Sherpas use the Sambota script. It is said that the Sambota script developed in Nepal in the 7th century and entered Tibet from Nepal. The Sambota script used by the Sherpas consists of 30 saljets (consonants), four yangs (vowels) and navyaks (consonants). Similarly, there are five Njonjuk (prefixes), 10 Jejyuk (alphabets), two Yangjyuk (re-alphabets) and 20 Mingmi (initials).

Study of Sherpa language in Nepal It seems to have started in the 1970s when the Summer Institute of Linguistics was affiliated with Tribhuvan University. In addition to studying the sounds of the Sherpa language, the organization has also compiled Sherpa language vocabulary. However, it has not been published so far. Studies in the Sherpa language have largely focused on individual word collections. Similarly, there have been some studies and researches on various aspects of the language, but the Sherpa language has not yet been documented by the government.

Nepali Janajati
Nepali Janajati

Some experts in the Sherpa community have published books and dictionaries on the Sherpa language. E. Kent Gordon made a significant contribution to the study of Sherpa language in Nepal in the 1970s. He has studied the pronunciation and sounds of the Sherpa language as well as sentences, phrases and speaking styles.
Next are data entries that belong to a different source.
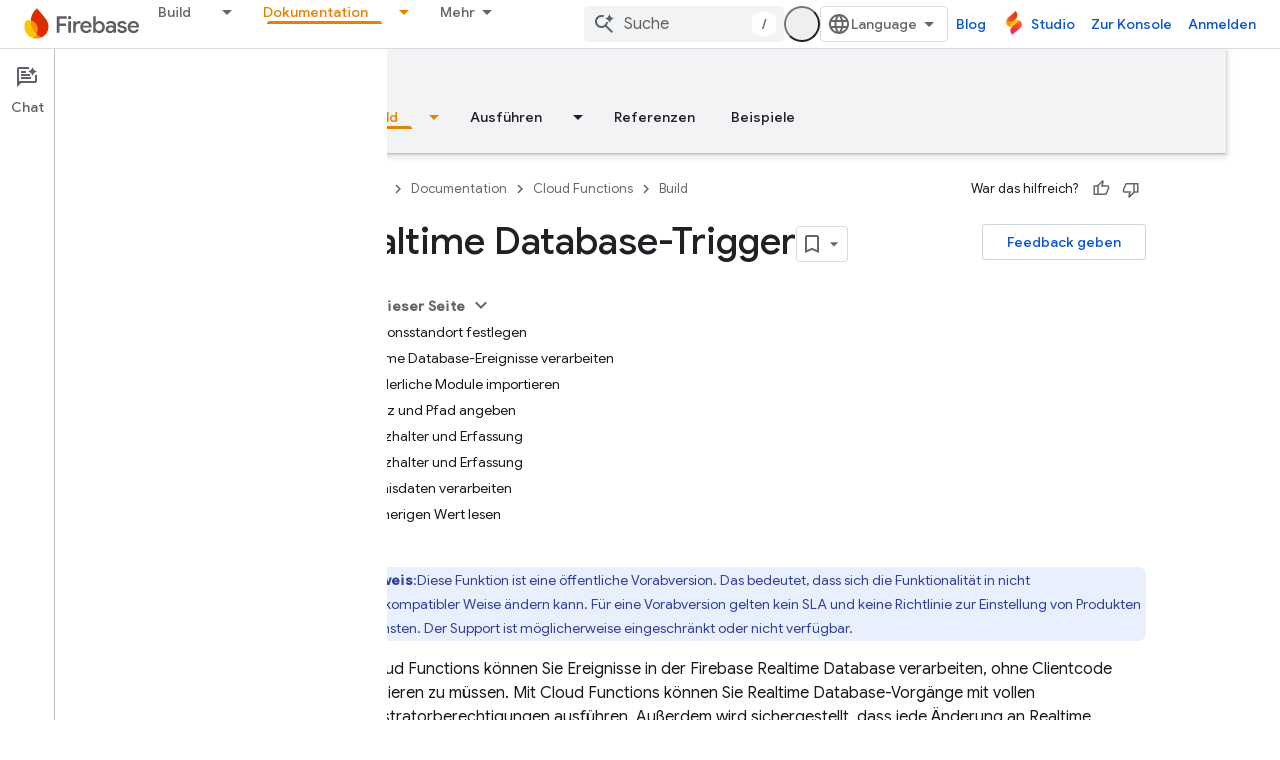

--- FILE ---
content_type: text/html; charset=UTF-8
request_url: https://feedback-pa.clients6.google.com/static/proxy.html?usegapi=1&jsh=m%3B%2F_%2Fscs%2Fabc-static%2F_%2Fjs%2Fk%3Dgapi.lb.en.OE6tiwO4KJo.O%2Fd%3D1%2Frs%3DAHpOoo_Itz6IAL6GO-n8kgAepm47TBsg1Q%2Fm%3D__features__
body_size: -15
content:
<!DOCTYPE html>
<html>
<head>
<title></title>
<meta http-equiv="X-UA-Compatible" content="IE=edge" />
<script type="text/javascript" nonce="5Zr0r_qj9tCrAy5buDCK7w">
  window['startup'] = function() {
    googleapis.server.init();
  };
</script>
<script type="text/javascript"
  src="https://apis.google.com/js/googleapis.proxy.js?onload=startup" async
  defer nonce="5Zr0r_qj9tCrAy5buDCK7w"></script>
</head>
<body>
</body>
</html>


--- FILE ---
content_type: text/javascript
request_url: https://www.gstatic.com/devrel-devsite/prod/v3df8aae39978de8281d519c083a1ff09816fe422ab8f1bf9f8e360a62fb9949d/firebase/js/devsite_devsite_view_release_notes_module__de.js
body_size: -853
content:
(function(_ds){var window=this;var Y8=class extends _ds.eC{constructor(){super(["devsite-dialog","devsite-dropdown-list","devsite-view-release-notes-dialog"]);this.Nr=!1;this.releaseNotes=new Map;this.dialog=null;this.path="";this.label="Versionshinweise";this.disableAutoOpen=!1}Na(){return this}async connectedCallback(){super.connectedCallback();try{this.path||(this.path=await _ds.Sw(_ds.C().href)),this.releaseNotes=await _ds.qz(this.path)}catch(a){}this.releaseNotes.size===0?this.remove():(this.Nr=!0,this.disableAutoOpen||location.hash!==
"#release__notes"||this.o())}disconnectedCallback(){super.disconnectedCallback();let a;(a=this.dialog)==null||a.remove();this.dialog=null}o(a){a&&(a.preventDefault(),a.stopPropagation());let b;(b=this.dialog)==null||b.remove();this.dialog=document.createElement("devsite-dialog");this.dialog.classList.add("devsite-view-release-notes-dialog-container");_ds.GA((0,_ds.M)`
      <devsite-view-release-notes-dialog
        .releaseNotes=${this.releaseNotes}>
      </devsite-view-release-notes-dialog>
    `,this.dialog);document.body.appendChild(this.dialog);this.dialog.open=!0;this.Ba({category:"Site-Wide Custom Events",action:"release notes: view note",label:`${this.path}`})}render(){if(!this.Nr)return delete this.dataset.shown,(0,_ds.M)``;this.dataset.shown="";return(0,_ds.M)`
      <button class="view-notes-button" @click="${this.o}">
        ${this.label}
      </button>
    `}};_ds.w([_ds.H(),_ds.x("design:type",Object)],Y8.prototype,"Nr",void 0);_ds.w([_ds.F({type:String}),_ds.x("design:type",Object)],Y8.prototype,"path",void 0);_ds.w([_ds.F({type:String}),_ds.x("design:type",Object)],Y8.prototype,"label",void 0);_ds.w([_ds.F({type:Boolean,Aa:"disable-auto-open"}),_ds.x("design:type",Object)],Y8.prototype,"disableAutoOpen",void 0);try{customElements.define("devsite-view-release-notes",Y8)}catch(a){console.warn("devsite.app.customElement.DevsiteViewReleaseNotes",a)};})(_ds_www);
Similarly, e. In the 1980’s, Varkhuda also did research on sentences, styles, verbs, and vowels in the Sherpa language. Austini e. In 1969, he studied the differences in pronunciation of the Sherpa language.
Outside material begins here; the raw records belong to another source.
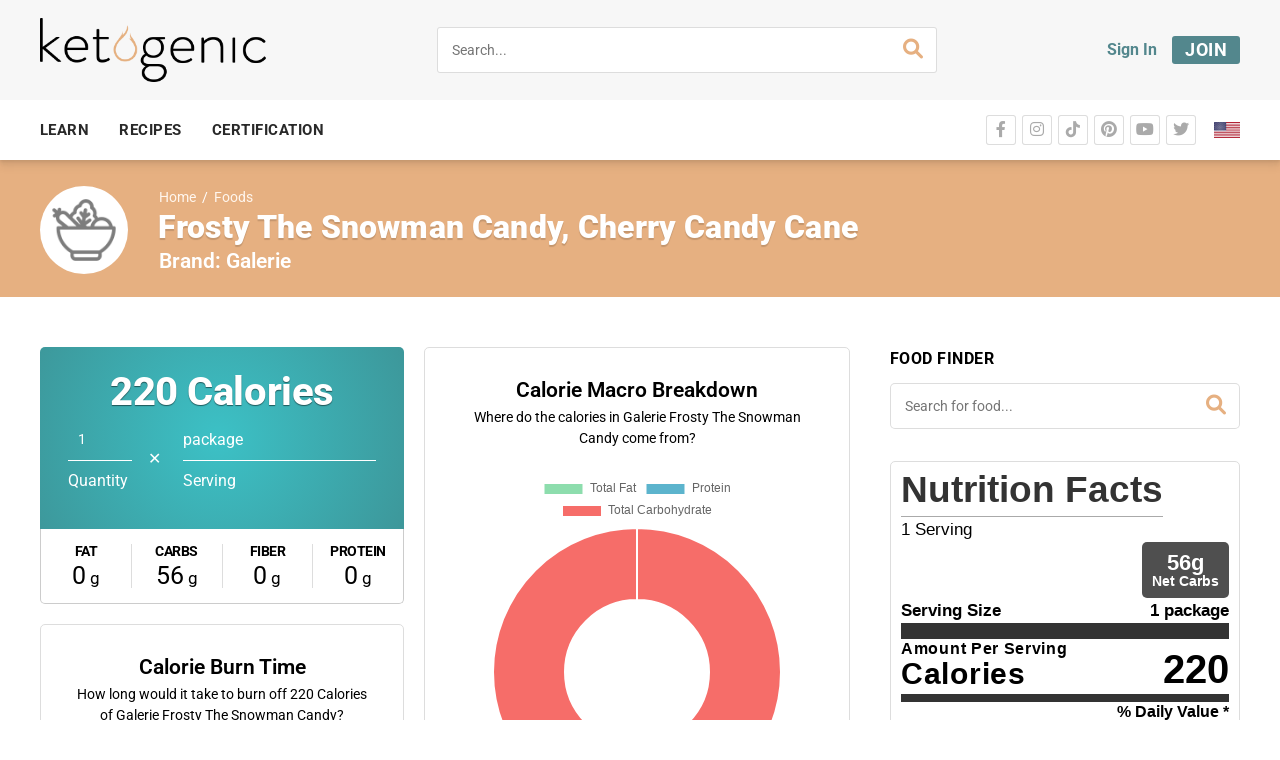

--- FILE ---
content_type: application/javascript
request_url: https://koi-3qnmyij9km.marketingautomation.services/koi?rf=&hn=ketogenic.com&lg=en-US%40posix&sr=1280x720&cd=24&vr=2.4.1&se=1768923215157&ac=KOI-4AAQN4TT1K&ts=1768923215&pt=NaN&pl=NaN&loc=https%3A%2F%2Fketogenic.com%2Ffoods%2Fgalerie-frosty-the-snowman-candy-cherry-candy-cane%2F&tp=page&ti=Frosty%20The%20Snowman%20Candy%2C%20Cherry%20Candy%20Cane%20Macros%20-%20Ketogenic.com
body_size: -71
content:
window._ss.handleResponse({"isChatbotCapable":false,"trackingID":"202601|696fa04fbb650977a77ee315","type":"page"});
Thus, various foreign linguists and researchers have contributed to the linguistic development and scripting of the language by conducting research on the Sherpa language at different times. Lately, foreign linguists and researchers have done more work. They have compiled Sherpa vocabulary and prepared a dictionary and published it.

 language linguistic population and its geographical distribution

The language of Sherpas living in different districts of Nepal including Solukhumbu, Okhaldhunga, Ramechhap, Bhojpur, Sindhupalchok, Dolakha, Ilam, Khotang etc. It is one of the 54 languages ​​mentioned in the 2009/11 national census.

Of the 92 languages ​​mentioned in the 2048 National Census, 1,29,771 (1.58 percent) are Sherpa speakers. According to the 2048 census, 99.1 percent of the total population of Sherpas speak the Sherpa language, but in the 2058 national census, that number dropped to 83 percent. According to the 2068 census, the population of Sherpas is 1,12,946. The number of Sherpa speakers is 1,14,830. There are more Sherpa speakers than Sherpas.

Sherpa

Of the Sherpa speakers, 15,094 live in urban areas and 99,739 live in rural areas. Geographically, there are 64,715 Sherpa speakers in the Himalayas, 45,804 in the hills and 4,306 in the hills.

Use of Sherpa language

Since the restoration of democracy in 2046 BS, there has been some improvement in the linguistic development of Sherpas. Since 2051 BS, Radio Nepal has started broadcasting daily Sherpa language news at 9.45 am. Since 2054 BS, The language program has been running every Monday from 10 am to 11 am for one hour a week. At present, half a dozen Sherpa language programs are being aired on various FM stations.

Similarly, news and articles in Sherpa language have been published on the New Nepal page of Gorkhapatra daily since 2065 BS, while news and articles in Sherpa language have also been published in the monthly magazine ‘Nasam’ published by Sherpa Media Group. Although the Sherpa language is rich, no effort has been made by the state so far in its development, enhancement, protection and promotion. However, some work has been done to preserve and promote the Sherpa language through individual and non-governmental organizations.